Because I'm just being a typical emotional woman, irrational and weak, obviously. I'm not allowed to be legitimately angry or sad because that's just childish, right, dad?

I do hate getting angry though, because I always end up crying. If I didn't have the awful habit of bursting into tears, I would enjoy being angry a lot more. I wish I could swallow my weak, tearful instincts and be cold and calm. I wish I could look someone in the eye and tell them exactly what I think of them and their bullshit without the threat of tears. My father ceases to take me seriously when I'm crying, and that upsets me even more. Because when am I more serious than when I'm crying? I'm not begging for sympathy or attention. I want to be listened to, and he doesn't listen to me.

He doesn't care.

My mother tries to be understanding but I know she can't really do anything else. She knows, too. I'm just her pathetic, 23-year old daughter who hasn't accomplished anything beyond college graduation in the last year and who has no clue what she wants to do with the rest of her life.

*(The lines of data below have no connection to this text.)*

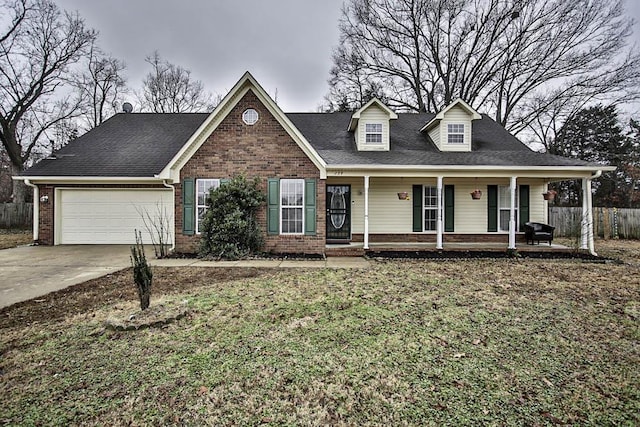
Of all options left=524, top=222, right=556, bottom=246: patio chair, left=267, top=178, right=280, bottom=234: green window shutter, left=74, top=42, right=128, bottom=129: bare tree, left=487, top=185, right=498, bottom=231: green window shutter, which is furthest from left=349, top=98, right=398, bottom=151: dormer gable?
left=74, top=42, right=128, bottom=129: bare tree

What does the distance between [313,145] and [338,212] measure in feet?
9.00

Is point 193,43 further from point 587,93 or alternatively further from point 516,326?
point 587,93

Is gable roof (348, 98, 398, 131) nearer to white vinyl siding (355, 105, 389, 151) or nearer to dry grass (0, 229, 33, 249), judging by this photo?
white vinyl siding (355, 105, 389, 151)

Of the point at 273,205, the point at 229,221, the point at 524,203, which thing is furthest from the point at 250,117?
the point at 524,203

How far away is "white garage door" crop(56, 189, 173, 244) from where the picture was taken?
12016 mm

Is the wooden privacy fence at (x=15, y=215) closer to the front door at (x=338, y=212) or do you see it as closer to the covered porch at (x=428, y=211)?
the front door at (x=338, y=212)

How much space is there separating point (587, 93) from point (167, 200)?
75.5 feet

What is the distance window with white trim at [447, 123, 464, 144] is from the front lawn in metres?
7.61

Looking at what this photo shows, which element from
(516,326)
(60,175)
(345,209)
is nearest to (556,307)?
(516,326)

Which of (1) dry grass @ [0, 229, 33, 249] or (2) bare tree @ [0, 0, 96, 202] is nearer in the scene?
(1) dry grass @ [0, 229, 33, 249]

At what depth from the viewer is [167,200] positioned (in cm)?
1213

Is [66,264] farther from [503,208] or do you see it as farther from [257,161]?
[503,208]

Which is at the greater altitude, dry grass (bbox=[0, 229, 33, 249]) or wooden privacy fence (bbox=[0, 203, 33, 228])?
wooden privacy fence (bbox=[0, 203, 33, 228])

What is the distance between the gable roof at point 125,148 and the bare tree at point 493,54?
1322cm
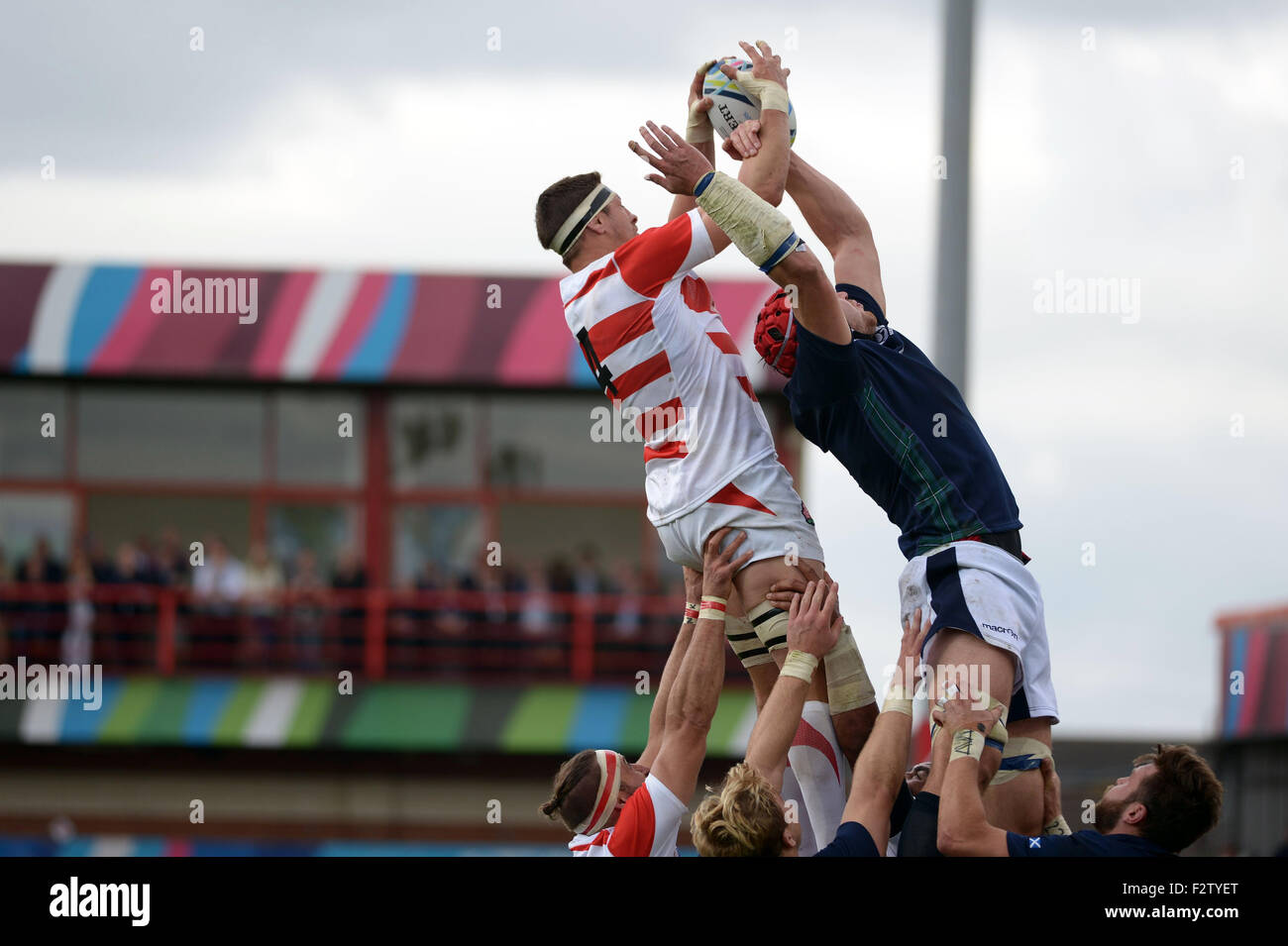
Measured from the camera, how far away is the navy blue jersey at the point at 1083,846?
4.85 meters

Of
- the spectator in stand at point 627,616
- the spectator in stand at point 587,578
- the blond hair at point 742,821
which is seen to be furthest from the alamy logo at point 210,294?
the blond hair at point 742,821

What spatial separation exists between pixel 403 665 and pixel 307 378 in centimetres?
399

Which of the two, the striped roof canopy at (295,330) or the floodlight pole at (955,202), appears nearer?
the floodlight pole at (955,202)

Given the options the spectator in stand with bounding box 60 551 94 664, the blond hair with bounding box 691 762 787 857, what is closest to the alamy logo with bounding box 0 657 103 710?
the spectator in stand with bounding box 60 551 94 664

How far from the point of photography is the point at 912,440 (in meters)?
5.18

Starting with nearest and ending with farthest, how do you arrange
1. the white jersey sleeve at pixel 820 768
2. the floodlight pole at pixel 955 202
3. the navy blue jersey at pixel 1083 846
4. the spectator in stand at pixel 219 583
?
the navy blue jersey at pixel 1083 846
the white jersey sleeve at pixel 820 768
the floodlight pole at pixel 955 202
the spectator in stand at pixel 219 583

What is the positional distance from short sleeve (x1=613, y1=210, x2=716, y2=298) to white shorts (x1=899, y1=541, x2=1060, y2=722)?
128cm

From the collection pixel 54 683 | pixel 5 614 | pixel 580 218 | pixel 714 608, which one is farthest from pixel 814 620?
pixel 5 614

I'm a lazy, stupid, confused waste of flesh that walked out of a job after just a month because I was too sensitive and too inexperienced to handle it.

My father loves reminding me of my inexperience.

I want to get as far away from my family as possible. They make me feel 1 inch tall. Not as successful and brilliant as others my age. I'm sick of being the baby.

I'm depressed. The thing I want most in the world is privacy. A place of my own that is all my own, where no one else can trespass and where I can live how I like, all alone, until I die.

Life is like a board full of holes cut into different shapes, and I don't fit into any of them. I don't feel like I belong. Not anywhere, and not with anyone. It's an awful feeling to have because when you try to tell someone, they don't understand. They think you're just being silly.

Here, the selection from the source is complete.